I know that I can just add another column but I was curious if there was such way to do this type of association so the dataframe will display the levels name "Beginner, Intermediate.." but if I want to use the numerical value for data analysis I can call the cell and it will recognise its numerical value.
CodePudding user response:
You can replace the values with replace method.

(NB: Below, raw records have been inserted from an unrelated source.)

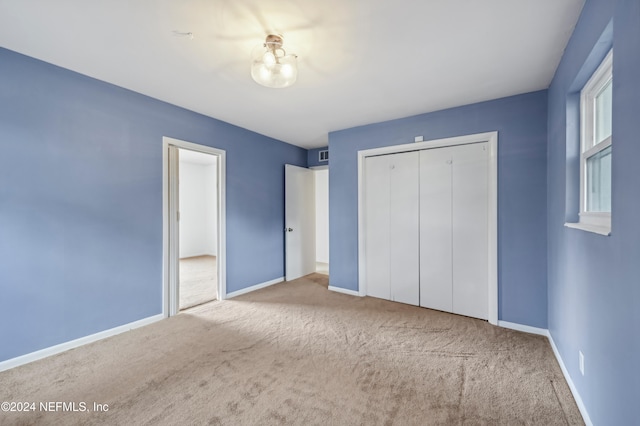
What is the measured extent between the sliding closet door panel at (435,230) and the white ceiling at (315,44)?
74cm

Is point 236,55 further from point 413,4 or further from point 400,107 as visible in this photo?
point 400,107

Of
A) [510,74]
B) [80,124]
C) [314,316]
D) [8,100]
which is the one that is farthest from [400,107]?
[8,100]

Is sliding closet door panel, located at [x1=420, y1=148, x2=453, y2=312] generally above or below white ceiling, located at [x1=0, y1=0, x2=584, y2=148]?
below

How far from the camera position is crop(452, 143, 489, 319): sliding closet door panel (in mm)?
3049

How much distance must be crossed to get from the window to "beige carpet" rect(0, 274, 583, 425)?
4.12 feet

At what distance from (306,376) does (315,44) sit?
2.53 m

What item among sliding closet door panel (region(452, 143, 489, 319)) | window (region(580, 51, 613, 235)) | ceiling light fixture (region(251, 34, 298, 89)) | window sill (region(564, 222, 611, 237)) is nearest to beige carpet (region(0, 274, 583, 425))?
sliding closet door panel (region(452, 143, 489, 319))

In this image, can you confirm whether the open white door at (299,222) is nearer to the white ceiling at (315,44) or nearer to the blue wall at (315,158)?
the blue wall at (315,158)

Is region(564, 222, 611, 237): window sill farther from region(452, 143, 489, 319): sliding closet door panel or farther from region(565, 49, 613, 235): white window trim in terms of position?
region(452, 143, 489, 319): sliding closet door panel

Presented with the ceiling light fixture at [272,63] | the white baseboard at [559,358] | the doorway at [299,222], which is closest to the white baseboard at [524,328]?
the white baseboard at [559,358]

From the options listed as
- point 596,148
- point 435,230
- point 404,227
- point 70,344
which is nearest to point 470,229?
point 435,230

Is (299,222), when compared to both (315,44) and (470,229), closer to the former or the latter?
(470,229)

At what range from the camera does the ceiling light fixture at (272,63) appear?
6.13ft

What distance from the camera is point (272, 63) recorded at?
188 cm
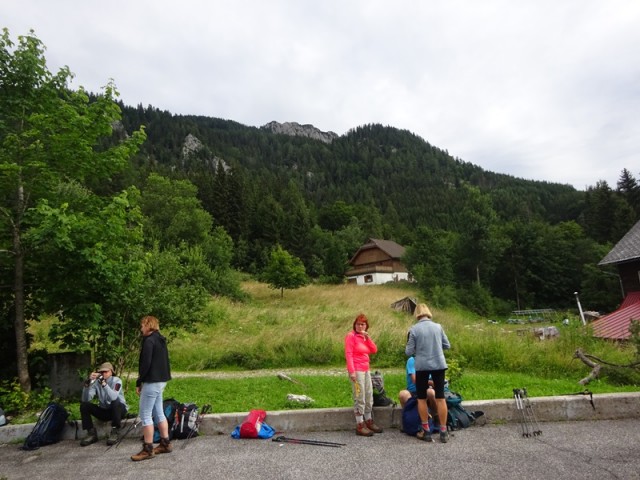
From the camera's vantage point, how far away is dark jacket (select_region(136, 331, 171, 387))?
514cm

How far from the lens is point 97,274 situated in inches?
285

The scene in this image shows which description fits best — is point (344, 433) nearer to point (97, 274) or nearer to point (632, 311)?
point (97, 274)

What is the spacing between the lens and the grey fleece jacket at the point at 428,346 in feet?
17.4

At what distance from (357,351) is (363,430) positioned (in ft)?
3.62

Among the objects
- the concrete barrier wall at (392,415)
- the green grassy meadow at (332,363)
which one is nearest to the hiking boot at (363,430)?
the concrete barrier wall at (392,415)

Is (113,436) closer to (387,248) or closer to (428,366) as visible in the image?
(428,366)

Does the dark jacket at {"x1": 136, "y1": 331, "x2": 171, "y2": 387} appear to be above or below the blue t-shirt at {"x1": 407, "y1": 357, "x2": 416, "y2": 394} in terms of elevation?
above

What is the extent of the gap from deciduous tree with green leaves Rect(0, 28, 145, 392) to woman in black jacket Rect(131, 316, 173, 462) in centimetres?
370

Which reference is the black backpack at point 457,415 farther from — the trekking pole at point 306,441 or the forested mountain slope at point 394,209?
the forested mountain slope at point 394,209

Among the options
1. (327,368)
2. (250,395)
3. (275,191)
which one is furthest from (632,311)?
(275,191)

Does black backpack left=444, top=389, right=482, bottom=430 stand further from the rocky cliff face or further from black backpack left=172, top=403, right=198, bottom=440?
the rocky cliff face

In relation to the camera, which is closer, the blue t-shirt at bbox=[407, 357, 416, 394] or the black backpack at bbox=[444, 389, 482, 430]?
the black backpack at bbox=[444, 389, 482, 430]

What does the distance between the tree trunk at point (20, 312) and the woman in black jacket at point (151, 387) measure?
3.56 meters

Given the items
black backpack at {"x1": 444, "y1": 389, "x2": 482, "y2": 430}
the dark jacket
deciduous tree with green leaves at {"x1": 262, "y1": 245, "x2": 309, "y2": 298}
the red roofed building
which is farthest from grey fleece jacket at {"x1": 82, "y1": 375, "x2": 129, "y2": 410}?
deciduous tree with green leaves at {"x1": 262, "y1": 245, "x2": 309, "y2": 298}
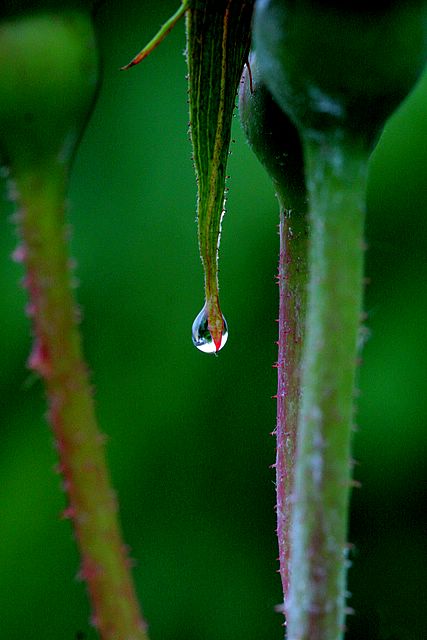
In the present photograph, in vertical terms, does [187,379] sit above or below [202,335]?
above

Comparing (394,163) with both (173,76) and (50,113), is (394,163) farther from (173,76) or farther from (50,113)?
(50,113)

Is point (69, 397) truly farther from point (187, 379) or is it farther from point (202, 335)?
point (187, 379)

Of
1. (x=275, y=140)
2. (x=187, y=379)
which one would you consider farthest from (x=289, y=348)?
(x=187, y=379)

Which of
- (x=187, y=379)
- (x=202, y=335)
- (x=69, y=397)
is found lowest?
(x=69, y=397)

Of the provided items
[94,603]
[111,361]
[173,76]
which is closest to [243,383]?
[111,361]

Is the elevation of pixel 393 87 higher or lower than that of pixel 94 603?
higher

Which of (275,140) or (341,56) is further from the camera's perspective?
(275,140)
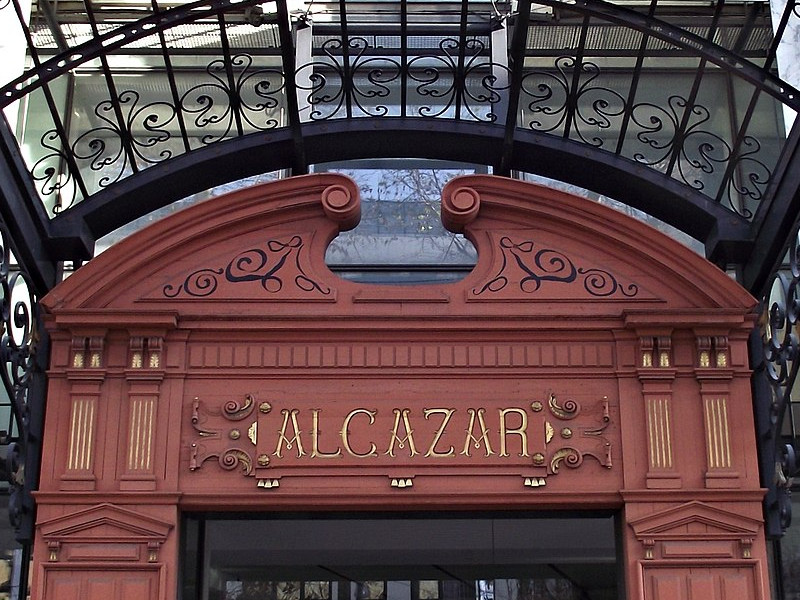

df = pd.read_csv('my.csv')
# replacing values
df['Level'].replace(['beginner', 'intermediate', 'advanced', 'genius', 'insane' ],
[1, 4, 10, 20, 50], inplace=True)
But since you don't want to change the dataframe, you can just map the values and get copy of dataframe and perform your analysis.
# mapping values
dict_map = {"beginner":1,
"intermediate":4,
"advanced":10,
"genius":20,
"insane":50}
copy_df = df['Level'].map(dict_map)
CodePudding user response:
Create a dictionary and use the values in your analysis:
import numpy as np
import pandas as pd
num_dict = {'beginner': 1, 'intermediate': 4, 'advanced': 10, 'genius':20,
'insane': 50}
test_data = np.vstack([[key, 1, 3] for key in num_dict.keys()])
test_data
array([['beginner', '1', '3'],
['intermediate', '1', '3'],
['advanced', '1', '3'],
['genius', '1', '3'],
['insane', '1', '3']], dtype='<U21')
df = pd.DataFrame(test_data, columns=['wanted', 'e', 'i'], index=range(len(num_dict.keys())))
df
wanted | e | i | |
---|---|---|---|
0 | beginner | 1 | 3 |
1 | intermediate | 1 | 3 |
2 | advanced | 1 | 3 |
3 | genius | 1 | 3 |
4 | insane | 1 | 3 |
num_dict[df['wanted'][0]]
1
or use map()
to along the whole column...
df['wanted'].map(num_dict)
wanted | |
---|---|
0 | 1 |
1 | 4 |
2 | 10 |
3 | 20 |
4 | 50 |